A long, long time ago my kid watched the film that 5th grade educators called a "Growth Film”, but all the kids called the “Gross Film”. Reading book after article after essay I nervously studied like an unwilling, unpaid intern for the Kinsey report, preparing for what I knew would surely be a marathon session of questions after school. Not hardly. There would be no questions my child announced, as all the information the film had provided was perfectly fine. Thank you, very much. Elvis has left the building.
Not one to take this resistance to communication to heart, I pushed the matter over and over again, trying to pave the way for the critical back-and-forth interaction that all of my research had spoken about. My cat and mouse approach to conversation continued for another three years until a junior high Teen Issues class pushed the envelope, when a well-meaning teacher handed out 33 blue lollipops and 3 red ones – then explained that the three kids had contracted a particular social disease and had infected all of the blue kids they’d had intimate contact with. Whatever mortification had kept my child from speaking to me was now compounded in front of giggling peers, now whispering and making jokes about who’d been with whom. This time, the after school questions (and tears) poured out into the evening.
It's a scary, high-wire act to balance on that fine line between adequate information and too much data to handle. Recently, I heard a fabulous story that illustrated this more perfectly than I could have imagined.

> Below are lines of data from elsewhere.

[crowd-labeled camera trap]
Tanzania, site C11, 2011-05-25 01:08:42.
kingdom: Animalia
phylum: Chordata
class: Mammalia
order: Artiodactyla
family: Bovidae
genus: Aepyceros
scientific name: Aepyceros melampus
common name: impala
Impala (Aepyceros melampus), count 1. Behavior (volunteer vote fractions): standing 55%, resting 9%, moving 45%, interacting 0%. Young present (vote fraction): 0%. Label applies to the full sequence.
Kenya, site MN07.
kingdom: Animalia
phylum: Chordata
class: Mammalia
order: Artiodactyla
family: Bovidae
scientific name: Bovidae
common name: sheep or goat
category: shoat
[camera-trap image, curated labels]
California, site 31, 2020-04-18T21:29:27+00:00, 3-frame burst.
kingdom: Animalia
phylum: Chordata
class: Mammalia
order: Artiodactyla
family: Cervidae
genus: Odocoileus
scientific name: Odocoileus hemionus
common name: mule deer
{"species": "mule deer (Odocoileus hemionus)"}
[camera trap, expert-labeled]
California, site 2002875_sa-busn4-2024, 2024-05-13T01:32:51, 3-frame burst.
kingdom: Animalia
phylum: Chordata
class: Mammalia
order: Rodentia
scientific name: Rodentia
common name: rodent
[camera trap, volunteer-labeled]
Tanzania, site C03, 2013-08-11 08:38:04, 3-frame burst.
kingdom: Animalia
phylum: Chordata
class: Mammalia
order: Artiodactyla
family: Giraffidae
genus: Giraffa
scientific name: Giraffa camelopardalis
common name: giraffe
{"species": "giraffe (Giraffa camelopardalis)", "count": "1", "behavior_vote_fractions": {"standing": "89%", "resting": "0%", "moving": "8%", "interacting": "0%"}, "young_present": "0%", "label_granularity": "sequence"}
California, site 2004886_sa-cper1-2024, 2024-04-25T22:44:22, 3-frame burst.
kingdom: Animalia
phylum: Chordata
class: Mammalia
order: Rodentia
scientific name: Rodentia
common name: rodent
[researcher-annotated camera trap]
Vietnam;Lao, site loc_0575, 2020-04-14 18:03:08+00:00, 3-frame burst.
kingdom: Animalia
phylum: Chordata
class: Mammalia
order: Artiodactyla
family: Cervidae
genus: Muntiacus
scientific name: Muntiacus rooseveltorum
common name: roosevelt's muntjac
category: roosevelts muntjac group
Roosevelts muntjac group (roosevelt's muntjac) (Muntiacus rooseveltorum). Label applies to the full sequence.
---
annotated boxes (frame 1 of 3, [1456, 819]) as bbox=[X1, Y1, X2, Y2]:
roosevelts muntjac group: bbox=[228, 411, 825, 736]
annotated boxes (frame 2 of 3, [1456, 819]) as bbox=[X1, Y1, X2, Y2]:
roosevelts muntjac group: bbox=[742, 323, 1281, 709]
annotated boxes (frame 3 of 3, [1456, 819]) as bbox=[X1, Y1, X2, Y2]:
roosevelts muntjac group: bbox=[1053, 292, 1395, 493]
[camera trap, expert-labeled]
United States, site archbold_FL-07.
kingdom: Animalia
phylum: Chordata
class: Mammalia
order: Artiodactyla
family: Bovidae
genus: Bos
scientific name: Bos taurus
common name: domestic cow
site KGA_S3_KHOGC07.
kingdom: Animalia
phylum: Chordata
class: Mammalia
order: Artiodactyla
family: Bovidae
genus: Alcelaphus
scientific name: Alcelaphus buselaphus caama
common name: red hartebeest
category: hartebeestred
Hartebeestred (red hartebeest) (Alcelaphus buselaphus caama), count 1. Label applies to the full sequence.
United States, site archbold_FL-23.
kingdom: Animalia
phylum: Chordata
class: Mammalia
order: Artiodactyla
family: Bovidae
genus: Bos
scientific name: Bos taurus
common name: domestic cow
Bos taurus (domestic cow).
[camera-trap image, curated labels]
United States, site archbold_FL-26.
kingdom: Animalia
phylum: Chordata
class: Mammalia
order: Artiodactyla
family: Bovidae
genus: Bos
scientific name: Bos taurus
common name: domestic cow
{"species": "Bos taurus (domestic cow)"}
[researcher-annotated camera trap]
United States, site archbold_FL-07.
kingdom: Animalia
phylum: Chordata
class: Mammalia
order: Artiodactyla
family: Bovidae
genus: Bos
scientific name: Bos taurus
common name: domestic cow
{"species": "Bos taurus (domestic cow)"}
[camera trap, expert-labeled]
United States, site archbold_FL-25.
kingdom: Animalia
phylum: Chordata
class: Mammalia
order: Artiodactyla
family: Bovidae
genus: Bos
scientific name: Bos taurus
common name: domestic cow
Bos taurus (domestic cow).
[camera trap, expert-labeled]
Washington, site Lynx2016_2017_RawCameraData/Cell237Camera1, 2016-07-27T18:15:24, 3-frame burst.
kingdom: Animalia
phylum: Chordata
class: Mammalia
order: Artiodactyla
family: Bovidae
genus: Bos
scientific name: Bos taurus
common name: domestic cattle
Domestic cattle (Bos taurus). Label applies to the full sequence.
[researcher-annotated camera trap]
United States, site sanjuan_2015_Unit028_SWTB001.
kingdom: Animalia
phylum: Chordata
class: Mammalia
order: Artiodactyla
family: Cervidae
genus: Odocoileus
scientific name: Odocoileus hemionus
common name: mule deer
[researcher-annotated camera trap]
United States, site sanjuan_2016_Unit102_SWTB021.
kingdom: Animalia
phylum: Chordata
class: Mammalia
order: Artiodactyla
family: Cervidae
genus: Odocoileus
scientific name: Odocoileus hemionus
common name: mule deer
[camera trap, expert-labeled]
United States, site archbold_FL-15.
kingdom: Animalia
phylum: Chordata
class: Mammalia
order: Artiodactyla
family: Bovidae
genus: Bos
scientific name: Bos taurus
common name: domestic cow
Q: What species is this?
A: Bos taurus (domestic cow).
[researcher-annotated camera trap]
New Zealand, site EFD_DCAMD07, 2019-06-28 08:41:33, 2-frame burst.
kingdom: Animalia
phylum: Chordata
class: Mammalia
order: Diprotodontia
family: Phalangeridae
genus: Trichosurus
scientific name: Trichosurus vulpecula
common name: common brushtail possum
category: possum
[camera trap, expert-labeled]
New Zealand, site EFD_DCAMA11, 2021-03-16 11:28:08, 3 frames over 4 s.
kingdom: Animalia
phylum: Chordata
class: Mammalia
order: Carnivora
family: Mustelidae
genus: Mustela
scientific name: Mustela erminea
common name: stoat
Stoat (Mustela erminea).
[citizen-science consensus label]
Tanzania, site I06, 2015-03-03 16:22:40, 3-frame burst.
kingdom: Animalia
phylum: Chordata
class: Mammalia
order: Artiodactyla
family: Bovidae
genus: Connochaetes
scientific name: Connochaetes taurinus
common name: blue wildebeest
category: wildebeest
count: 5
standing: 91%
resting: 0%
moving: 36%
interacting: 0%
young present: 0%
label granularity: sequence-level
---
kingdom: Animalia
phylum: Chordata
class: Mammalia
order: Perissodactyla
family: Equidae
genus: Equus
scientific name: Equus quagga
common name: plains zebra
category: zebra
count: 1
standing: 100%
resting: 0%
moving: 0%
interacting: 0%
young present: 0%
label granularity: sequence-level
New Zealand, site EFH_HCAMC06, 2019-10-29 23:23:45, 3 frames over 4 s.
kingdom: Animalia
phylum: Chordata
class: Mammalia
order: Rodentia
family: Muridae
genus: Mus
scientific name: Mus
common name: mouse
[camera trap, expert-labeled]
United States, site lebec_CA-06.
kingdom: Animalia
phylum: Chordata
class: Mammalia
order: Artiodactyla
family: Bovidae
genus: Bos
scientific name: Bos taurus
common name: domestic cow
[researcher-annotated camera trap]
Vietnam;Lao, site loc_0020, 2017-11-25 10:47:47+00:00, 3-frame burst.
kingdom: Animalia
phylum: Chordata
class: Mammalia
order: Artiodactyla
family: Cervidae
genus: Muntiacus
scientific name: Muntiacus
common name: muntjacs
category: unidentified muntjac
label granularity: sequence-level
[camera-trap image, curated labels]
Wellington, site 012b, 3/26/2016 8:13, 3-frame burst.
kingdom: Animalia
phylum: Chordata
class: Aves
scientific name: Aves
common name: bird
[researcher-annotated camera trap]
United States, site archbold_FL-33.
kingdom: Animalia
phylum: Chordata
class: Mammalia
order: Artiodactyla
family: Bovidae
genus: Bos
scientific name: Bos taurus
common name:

A young mother drives around town one day, running errands with her tiny twins in the back seat. One of their sweet little voices pipes up and says, “Mommy, what is the ‘F’ word?” She’s mortified, but had always promised that when her kids asked the difficult questions, she wouldn’t lie to them. She’d vowed to tell them the truth, no matter how difficult and with great discomfort, she slowly explained.
The second twin then immediately asks, “What’s the ‘S’ word?” Now upset, wondering which older neighbor child, babysitter or (heaven forbid) kid in their preschool had said these words to her little angels, the mother calmly forged on, not wanting her kids to be ignorant victims of the ways of the world. Taking great care to temper the information with what she felt was a firm enough lecture on why they could not use this sort of language, she sighed, hoping the worst was over.
She waited for the next question, but there was only silence in the back seat of the car. It made her sad to think that her babies were taking time to absorb the harsh lesson, their tender hearts and minds already making heavy decisions about the difference between right and wrong. Quietly digesting what she perceives as a monumental mommy moment, her thoughts are broken when both twins ask, “Then, what is the ‘I’ word?”
Now totally confused, the mother tips the rearview mirror down to see her rosy-cheeked children with a copy of the colorful Dr. Seuss ABC book between them, randomly pointing at the wacky, made-up Seussian words inside.
Yup, that’s clearly a classic case of too much information, right there.
Like everybody else, except maybe the Kinsey’s parents, I struggle with the whole birds, bees and kids thing, insofar as knowing exactly what to say and when to say it. At this point in the game, I’m just trying to gauge it all by when their hearts soar too high or get unexpectedly stung. Then, armed with what I now consider to be way too much information, off I go to try and administer what’s needed and, if I’ve learned anything … not a syllable, or consonant, more.